Saturday, May 23, 2009

When Sekhmet Almost Destroyed Mankind

Taken from a side chapel of Sety I.

Stone carving of Sekhmet.

In the beginning mankind was grateful to Re for the benefits that he conferred upon them, and they worshipped him and supplied all things necessary for his service. After a while, however, they became tired of doing this and claimed that Re had grown old, and no need for further offerings, so supplies for the temples diminished.

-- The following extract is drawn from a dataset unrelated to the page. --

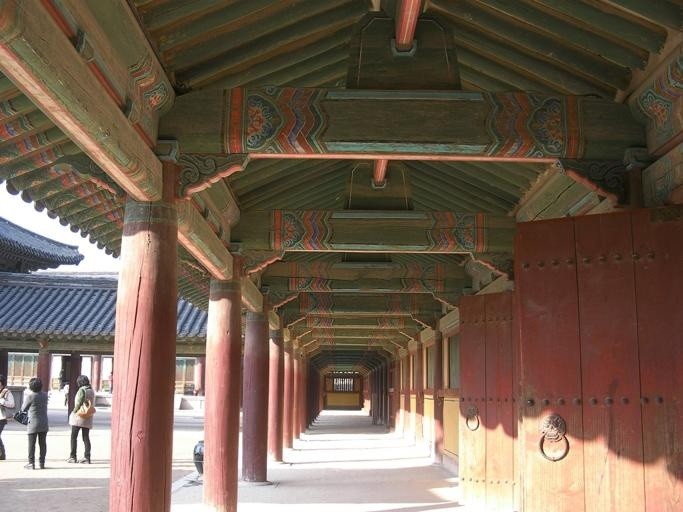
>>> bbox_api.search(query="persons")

Re consulted with the Council of the Gods as to what he should do, but he did it secretly so that mankind should not know what he was about to do. The gods came together and grouped themselves around Re, and asked him what he wished to say. Fist he consulted the god Nun, because he was the God of the Watery Waste and older than the other gods. Nun advised him to send his Eye against mankind. Now his Eye was his daughter Sekhmet, sometimes known as Hathor. In her form of Sekhmet she was a fierce lioness fond of hunting, and stood for thefierce rays of the midday sun. She went forth and slew man in the valley and in the desert where they had taken refuge. Then Re was sorry for mankind and called to the goddess to cease her work and come to him in peace, as mankind had been punished enough. But the lioness roared and said "I swore by my life that when I gained mastery over men it was very satisfying to my heart." Then again Re took council with the gods to see how he could stop Sekhmet's slaughter, as she was devouring mankind and wading in their blood.

The gods advised Re to give Sekhmet beer, of which she was very fond. So large quantities of beer were brewed and mixed with some Kharkady so that it resembled blood. Then when the goddess was resting this was poured upon the fields where she was about to hunt next morning, and it reached the height of four spans. And his Majesty Re said "I will protect men with this beer which I have made." And when the goddess went out at daybreak she found all the ground flooded with liquid. She admired her face in the flood, and then she drank the beer and her heart became glad, and she did not know in what part of the land she was, and because she was drunk she fell asleep and mankind was saved. And the Majesty of this god said to Sekhmet "Come in peace." Ever since that time jars of soporific beer have been prepared at the festivals of sekhmet-Hathor, and at Dendera there was a festival of Drunkeness.
- Egyptian Legends and Stories, M.V. Seton-Williams, Barnes&Nobles, 1999. Pg 22-23.